Equally bad is the possibility that, once I've pointed out the brick, they may not believe it's really a brick, or that it really can be untied. They may think I'm making mountains out of molehills, or even refuse to acknowledge the brick because to do so would in their eyes be admitting that they overlooked the brick before.

But neither of these is the real ethical dilemna for me. The real dilemna is that I would be more likely to be able to help them, if I first lied to them! That is, if I first won their trust, and then gradually taught, politicked, and manipulated them over time to accomplish the results that would make things easier for them.

(Of course, by lied, I don't actually mean telling untruths. I mean simply, concealing my real opinions about things, and taking the effort to put positive spins on things instead of negative ones. This is not actually lying, but for someone as compulsively honest as I am, it feels like lying.)

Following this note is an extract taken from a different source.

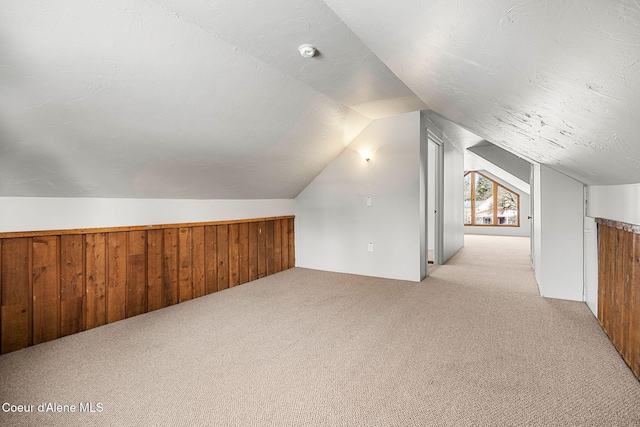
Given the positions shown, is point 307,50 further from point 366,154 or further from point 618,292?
point 618,292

Now, if I were actually making progress at being "evil", this should have been a snap for me. I could simply say all the right things to make them want to hire me, and keep my trap shut about "big picture" issues until after I was in a position to do something about them (or not).

And if I were actually able to be Evil with a capital E, I could probably rationalize not even trying to help them improve their process. After all, they would be so much more impressed when I worked miracles, then. And so what if their project doesn't work out? I'd still get paid, so why should I care?

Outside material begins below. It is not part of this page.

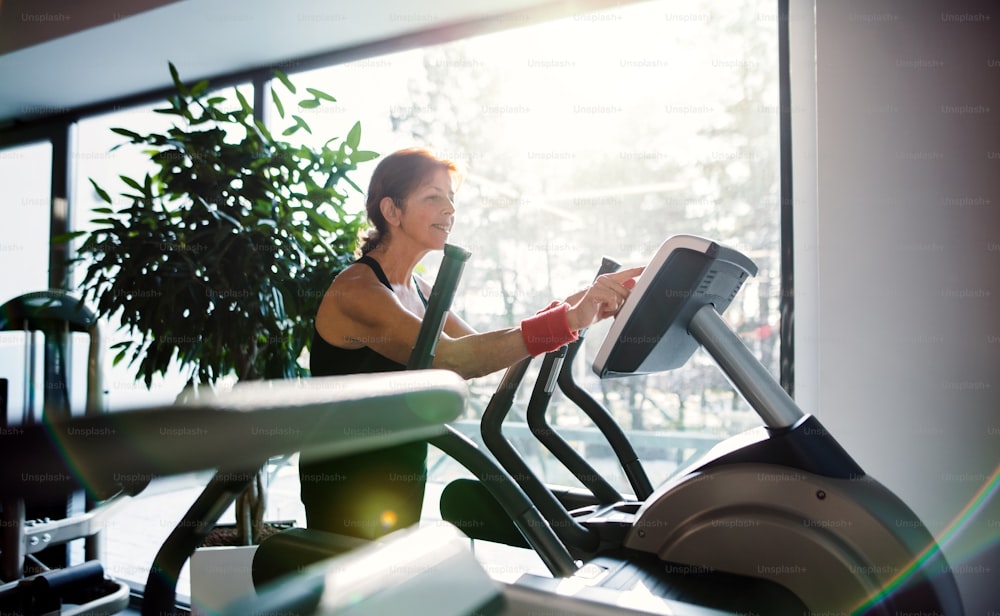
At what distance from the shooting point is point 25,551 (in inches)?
90.0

But the fundamental "problem" is this: I do care. I frankly don't know how not to care. Trying not to care was one of the hardest things I ever had to do at Verio, and I sure as hell don't want to have to do it again.

On the other hand, if I commit to this project, and I do care, then it will be really hard to stop going around trying to get people to take the bricks off their pencils. Currently, in working on PEAK in a pure open-source mode, I don't have this as an issue because I don't depend on anybody else's output to achieve my goals. And, conversely, when I talk to people about architecture and design, it's in a context where they've already asked me for my input. That is, they've noticed that there is a brick on their pencil and believe I may be able to tell them how to untie it.

Tomorrow I'll be meeting with more of the team. I don't know yet if I will continue pointing out bricks, or simply switch to "sales mode" and convince them... No. I actually do know that I won't switch to sales mode. These people may not be my team now, but they will be later. My goal must not be, cannot be, to help them against their will. If what I have to offer isn't valued now, my actual contribution won't be valued later.

And, in a subtle irony, if I were to "dumb myself down" to be accepted, this is far more patronizing -- at least in my opinion -- than to try to offer a hand up. Because the offer of a hand up, means that I respect their abilities enough to believe that they can, and should, operate at my level. On the other hand, taking the sales tack would mean that I think that they're incapable of improving.

Alas, it's still not so cut-and-dried for me. One of the axioms of NLP is that "the meaning of a communication is the response you get". This is sort of a fancy way of saying that the best way to communicate something is the way that gets your point across, regardless of how you think you "should" communicate it. Unfortunately, there's no clear boundary between that concept, and the concept that the ends justify the means. Well-intentioned meddling is still meddling.

Ah, the heck with it. Whether they love me or hate me, I'm going to be who I am. If that works for them -- and they can tell that it works for them -- then great. The only hurdle left then, will be deciding whether they also work for me. And that's an even more complex question for me, than any of the other questions in this post. At least I've spent a lot more time thinking about the ethical questions!